▶ _PROVIDED PASSAGE_

******

Described by Reznor as a sequel to The Downward Spiral—an album with a plot detailing the destruction of a man—The Fragile is a concept album dealing with his personal issues, including depression, angst, and drug abuse. His vocals, for the most part, are more melodic and somewhat softer, a departure from his harsh and often angry singing in previous works. However, several music critics including Reznor noticed the lack of lyrics on the album. The Bulletin interprets it as an industrial rock album about "fear and loathing that could compete with Pink Floyd's The Wall". In some ways, The Fragile is a response to The Downward Spiral. Reznor compared the lyrical content of the two albums:
The song "I'm Looking Forward to Joining You, Finally" is credited in the album's booklet as "for clara", suggesting that the song's topic, like "The Day the World Went Away", is about Reznor's grandmother, Clara Clark.
Fight Club author Chuck Palahniuk singled out "The Wretched" for comment: "I remember being amazed when I first heard this... This wasn't just ennui: this was an active, aggressive, angry lack of caring. It's not 'Let's kill ourselves'; it's 'Let's kill each other'... It's not rock 'n' roll and it's not classical. It's something in between."
According to a CIA document entitled Guidelines for Interrogation Methods the song "Somewhat Damaged" was one of 13 songs played to detainees at Guantanamo Bay, supposedly as a means of torture.

Packaging

The cover artwork was designed by David Carson. A section within his book Fotografiks reveals that the top section of the album cover is from a photo of a waterfall and the bottom section is from a closeup photo of the inside of a seashell. Carson elaborated on this further in an image on his website:

Promotion

On September 10, 1998, at the 1998 MTV Video Music Awards, a thirty-second teaser trailer was shown on television to promote the then untitled album. It would be more than a year before the album was finally released.
The first single, "The Day the World Went Away", was released two months before the album. "Into the Void" and "We're in This Together" proved to be the album's most successful singles. The B-side "Starfuckers, Inc." was released on the album as a track at the last minute, and served as a promotional single for The Fragile.

******

▶ _PROVIDED DATA_
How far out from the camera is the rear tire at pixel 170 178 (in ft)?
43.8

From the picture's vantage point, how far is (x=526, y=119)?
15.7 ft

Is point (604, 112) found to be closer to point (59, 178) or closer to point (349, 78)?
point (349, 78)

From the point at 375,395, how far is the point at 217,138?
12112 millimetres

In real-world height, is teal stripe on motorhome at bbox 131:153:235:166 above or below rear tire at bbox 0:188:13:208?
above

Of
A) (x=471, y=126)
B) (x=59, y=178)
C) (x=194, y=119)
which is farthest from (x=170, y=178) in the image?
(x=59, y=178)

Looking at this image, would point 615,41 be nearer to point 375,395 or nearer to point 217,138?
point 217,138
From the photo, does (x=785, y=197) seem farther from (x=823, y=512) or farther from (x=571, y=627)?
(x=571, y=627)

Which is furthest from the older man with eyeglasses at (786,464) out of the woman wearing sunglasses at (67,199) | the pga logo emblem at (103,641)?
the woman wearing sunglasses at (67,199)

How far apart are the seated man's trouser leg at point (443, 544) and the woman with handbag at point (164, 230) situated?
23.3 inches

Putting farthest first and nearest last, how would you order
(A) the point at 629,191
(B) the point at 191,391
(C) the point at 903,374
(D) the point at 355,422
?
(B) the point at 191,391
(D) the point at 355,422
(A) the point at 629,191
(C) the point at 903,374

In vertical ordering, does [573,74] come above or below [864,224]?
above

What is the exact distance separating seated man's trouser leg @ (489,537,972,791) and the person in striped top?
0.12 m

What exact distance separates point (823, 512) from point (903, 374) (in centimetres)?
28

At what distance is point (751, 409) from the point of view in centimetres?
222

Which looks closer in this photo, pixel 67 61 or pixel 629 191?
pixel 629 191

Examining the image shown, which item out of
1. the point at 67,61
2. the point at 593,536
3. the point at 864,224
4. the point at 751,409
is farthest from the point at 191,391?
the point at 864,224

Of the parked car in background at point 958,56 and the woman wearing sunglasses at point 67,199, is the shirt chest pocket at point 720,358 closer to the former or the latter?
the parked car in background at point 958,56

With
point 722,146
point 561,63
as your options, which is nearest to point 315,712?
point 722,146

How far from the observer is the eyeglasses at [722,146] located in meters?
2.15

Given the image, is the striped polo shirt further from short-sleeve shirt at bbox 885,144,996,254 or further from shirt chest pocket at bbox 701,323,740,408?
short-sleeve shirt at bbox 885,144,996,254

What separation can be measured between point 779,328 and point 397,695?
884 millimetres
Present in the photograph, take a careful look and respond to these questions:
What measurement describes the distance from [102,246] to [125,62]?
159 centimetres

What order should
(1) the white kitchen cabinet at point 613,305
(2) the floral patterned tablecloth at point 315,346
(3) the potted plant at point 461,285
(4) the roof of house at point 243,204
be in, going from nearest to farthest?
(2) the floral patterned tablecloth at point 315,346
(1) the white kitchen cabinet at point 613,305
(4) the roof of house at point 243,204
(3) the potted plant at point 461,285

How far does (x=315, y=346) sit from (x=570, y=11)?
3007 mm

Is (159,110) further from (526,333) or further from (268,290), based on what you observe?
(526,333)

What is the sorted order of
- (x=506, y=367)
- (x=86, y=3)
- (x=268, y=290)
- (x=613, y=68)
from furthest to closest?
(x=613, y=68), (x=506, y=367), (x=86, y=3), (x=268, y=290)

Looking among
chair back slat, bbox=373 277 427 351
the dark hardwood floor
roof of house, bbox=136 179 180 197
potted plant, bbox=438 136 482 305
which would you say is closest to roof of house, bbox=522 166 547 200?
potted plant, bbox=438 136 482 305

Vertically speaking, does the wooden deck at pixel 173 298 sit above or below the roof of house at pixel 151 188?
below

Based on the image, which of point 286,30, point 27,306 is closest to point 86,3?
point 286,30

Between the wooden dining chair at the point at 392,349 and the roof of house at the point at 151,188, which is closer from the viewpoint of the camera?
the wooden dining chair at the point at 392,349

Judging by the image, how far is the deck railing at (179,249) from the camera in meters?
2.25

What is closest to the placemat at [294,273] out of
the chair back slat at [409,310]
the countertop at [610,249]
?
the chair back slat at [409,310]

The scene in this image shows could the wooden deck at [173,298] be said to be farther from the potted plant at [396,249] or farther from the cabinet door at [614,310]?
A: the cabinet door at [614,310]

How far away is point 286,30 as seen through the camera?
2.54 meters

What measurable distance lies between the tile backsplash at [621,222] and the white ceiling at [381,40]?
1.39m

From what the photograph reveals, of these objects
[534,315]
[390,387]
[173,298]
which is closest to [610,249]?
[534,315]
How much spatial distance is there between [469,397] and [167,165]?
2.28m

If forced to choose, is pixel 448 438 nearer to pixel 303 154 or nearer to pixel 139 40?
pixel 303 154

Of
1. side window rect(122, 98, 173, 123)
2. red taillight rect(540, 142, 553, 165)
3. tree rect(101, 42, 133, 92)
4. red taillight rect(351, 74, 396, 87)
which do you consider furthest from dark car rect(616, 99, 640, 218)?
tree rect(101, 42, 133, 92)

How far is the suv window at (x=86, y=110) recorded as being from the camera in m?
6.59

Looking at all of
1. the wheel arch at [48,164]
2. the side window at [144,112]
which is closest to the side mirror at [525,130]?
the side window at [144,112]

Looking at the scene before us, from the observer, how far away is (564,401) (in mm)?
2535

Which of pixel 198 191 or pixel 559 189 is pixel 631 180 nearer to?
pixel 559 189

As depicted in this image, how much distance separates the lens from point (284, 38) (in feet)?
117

******

▶ _WHAT YOU NEED TO DO_
1. Answer these questions from the passage on The Fragile:
(a) Who designed the album's cover artwork?
(b) At what event was the thirty-second teaser trailer shown on September 10, 1998?
(c) Which song does the album's booklet credit as "for clara"?
2. In the listing, change "observer" to "viewer". Give back only the lines between the line holding "How far is the suv" and the end of the listing, inclusive, with everything else left as it is.
The Fragile text and the listing have no connection to each other.

▶ _EXERCISE ANSWERS_
1.
(a) David Carson
(b) The 1998 MTV Video Music Awards
(c) "I'm Looking Forward to Joining You, Finally"

2.
How far is the suv window at (x=86, y=110) recorded as being from the camera in m?
6.59

Looking at all of
1. the wheel arch at [48,164]
2. the side window at [144,112]
which is closest to the side mirror at [525,130]?
the side window at [144,112]

Looking at the scene before us, from the viewer, how far away is (564,401) (in mm)?
2535

Which of pixel 198 191 or pixel 559 189 is pixel 631 180 nearer to?
pixel 559 189

As depicted in this image, how much distance separates the lens from point (284, 38) (in feet)?
117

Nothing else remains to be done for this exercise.